» **Task objective**: Put every line of the data below into a numbered list, leaving out blank lines and the pictures.

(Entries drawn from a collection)
-- START --

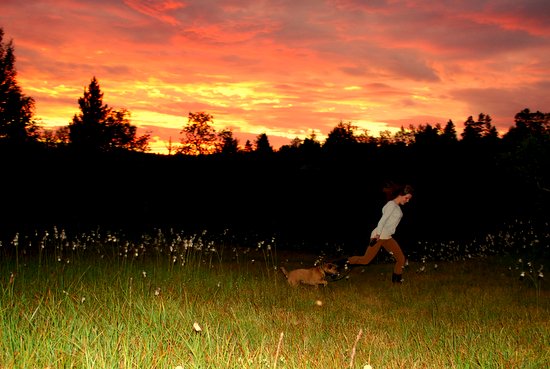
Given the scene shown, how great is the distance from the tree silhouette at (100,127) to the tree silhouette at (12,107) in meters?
21.8

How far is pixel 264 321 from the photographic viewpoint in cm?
575

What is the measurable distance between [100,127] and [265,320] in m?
63.6

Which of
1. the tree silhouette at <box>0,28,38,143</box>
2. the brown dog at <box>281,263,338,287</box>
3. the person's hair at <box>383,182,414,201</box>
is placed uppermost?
the tree silhouette at <box>0,28,38,143</box>

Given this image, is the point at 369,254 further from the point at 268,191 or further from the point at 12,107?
the point at 12,107

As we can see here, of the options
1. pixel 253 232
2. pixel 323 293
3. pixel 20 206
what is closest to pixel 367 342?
pixel 323 293

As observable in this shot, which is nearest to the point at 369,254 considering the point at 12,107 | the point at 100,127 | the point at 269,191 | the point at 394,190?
the point at 394,190

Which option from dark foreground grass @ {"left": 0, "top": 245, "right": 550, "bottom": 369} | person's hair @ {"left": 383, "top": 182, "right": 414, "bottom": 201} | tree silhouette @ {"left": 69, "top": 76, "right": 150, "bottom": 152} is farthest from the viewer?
tree silhouette @ {"left": 69, "top": 76, "right": 150, "bottom": 152}

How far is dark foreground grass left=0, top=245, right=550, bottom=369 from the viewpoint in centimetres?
401

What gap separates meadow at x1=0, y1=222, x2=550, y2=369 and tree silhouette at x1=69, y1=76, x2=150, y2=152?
2239 inches

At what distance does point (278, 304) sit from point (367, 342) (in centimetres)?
238

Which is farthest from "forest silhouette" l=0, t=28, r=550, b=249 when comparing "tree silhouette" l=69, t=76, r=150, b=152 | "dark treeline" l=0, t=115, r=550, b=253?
"tree silhouette" l=69, t=76, r=150, b=152

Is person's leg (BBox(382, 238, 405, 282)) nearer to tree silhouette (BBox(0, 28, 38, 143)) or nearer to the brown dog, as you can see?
the brown dog

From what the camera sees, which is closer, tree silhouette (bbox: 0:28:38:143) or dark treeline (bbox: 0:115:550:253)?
dark treeline (bbox: 0:115:550:253)

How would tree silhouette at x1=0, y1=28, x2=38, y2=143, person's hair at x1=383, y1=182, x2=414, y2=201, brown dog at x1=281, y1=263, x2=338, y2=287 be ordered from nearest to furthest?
brown dog at x1=281, y1=263, x2=338, y2=287 < person's hair at x1=383, y1=182, x2=414, y2=201 < tree silhouette at x1=0, y1=28, x2=38, y2=143
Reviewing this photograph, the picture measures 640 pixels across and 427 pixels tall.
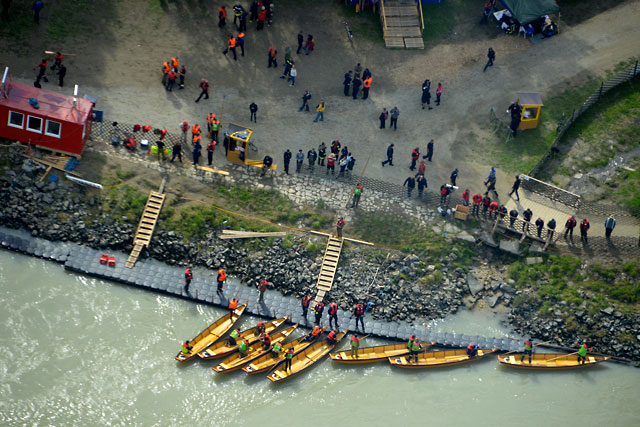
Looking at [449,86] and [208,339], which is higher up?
[449,86]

-- END --

» **Reply**:
1. Given the scene shown, how great is the distance from the tree silhouette at (100,127) to the tree silhouette at (12,107) in meters?
2. 21.8
3. How far is pixel 264 321 from the photographic viewpoint in cm?
4. 575
5. What is the measurable distance between [100,127] and [265,320] in m?
6. 63.6
7. Which of
8. 1. the tree silhouette at <box>0,28,38,143</box>
9. 2. the brown dog at <box>281,263,338,287</box>
10. 3. the person's hair at <box>383,182,414,201</box>
11. is placed uppermost?
12. the tree silhouette at <box>0,28,38,143</box>
13. Given this image, is the point at 369,254 further from the point at 268,191 or further from the point at 12,107?
14. the point at 12,107
15. As we can see here, of the options
16. 1. pixel 253 232
17. 2. pixel 323 293
18. 3. pixel 20 206
19. what is closest to pixel 367 342?
20. pixel 323 293
21. As observable in this shot, which is nearest to the point at 369,254 considering the point at 12,107 | the point at 100,127 | the point at 269,191 | the point at 394,190?
22. the point at 394,190
23. Which option from dark foreground grass @ {"left": 0, "top": 245, "right": 550, "bottom": 369} | person's hair @ {"left": 383, "top": 182, "right": 414, "bottom": 201} | tree silhouette @ {"left": 69, "top": 76, "right": 150, "bottom": 152} is farthest from the viewer?
24. tree silhouette @ {"left": 69, "top": 76, "right": 150, "bottom": 152}
25. How far is dark foreground grass left=0, top=245, right=550, bottom=369 from the viewpoint in centimetres?
26. 401
27. What gap separates meadow at x1=0, y1=222, x2=550, y2=369 and tree silhouette at x1=69, y1=76, x2=150, y2=152?
28. 2239 inches
29. At what distance does point (278, 304) sit from point (367, 342) (in centimetres)?
30. 238
31. Which is farthest from "forest silhouette" l=0, t=28, r=550, b=249 when comparing "tree silhouette" l=69, t=76, r=150, b=152 | "dark treeline" l=0, t=115, r=550, b=253?
32. "tree silhouette" l=69, t=76, r=150, b=152
33. Is person's leg (BBox(382, 238, 405, 282)) nearer to tree silhouette (BBox(0, 28, 38, 143)) or nearer to the brown dog, as you can see?
34. the brown dog
35. From what the camera sees, which is closer, tree silhouette (bbox: 0:28:38:143) or dark treeline (bbox: 0:115:550:253)?
36. dark treeline (bbox: 0:115:550:253)
37. How would tree silhouette at x1=0, y1=28, x2=38, y2=143, person's hair at x1=383, y1=182, x2=414, y2=201, brown dog at x1=281, y1=263, x2=338, y2=287 be ordered from nearest to furthest?
38. brown dog at x1=281, y1=263, x2=338, y2=287 < person's hair at x1=383, y1=182, x2=414, y2=201 < tree silhouette at x1=0, y1=28, x2=38, y2=143
39. Reviewing this photograph, the picture measures 640 pixels across and 427 pixels tall.
40. Looking at [449,86] and [208,339], which is higher up?
41. [449,86]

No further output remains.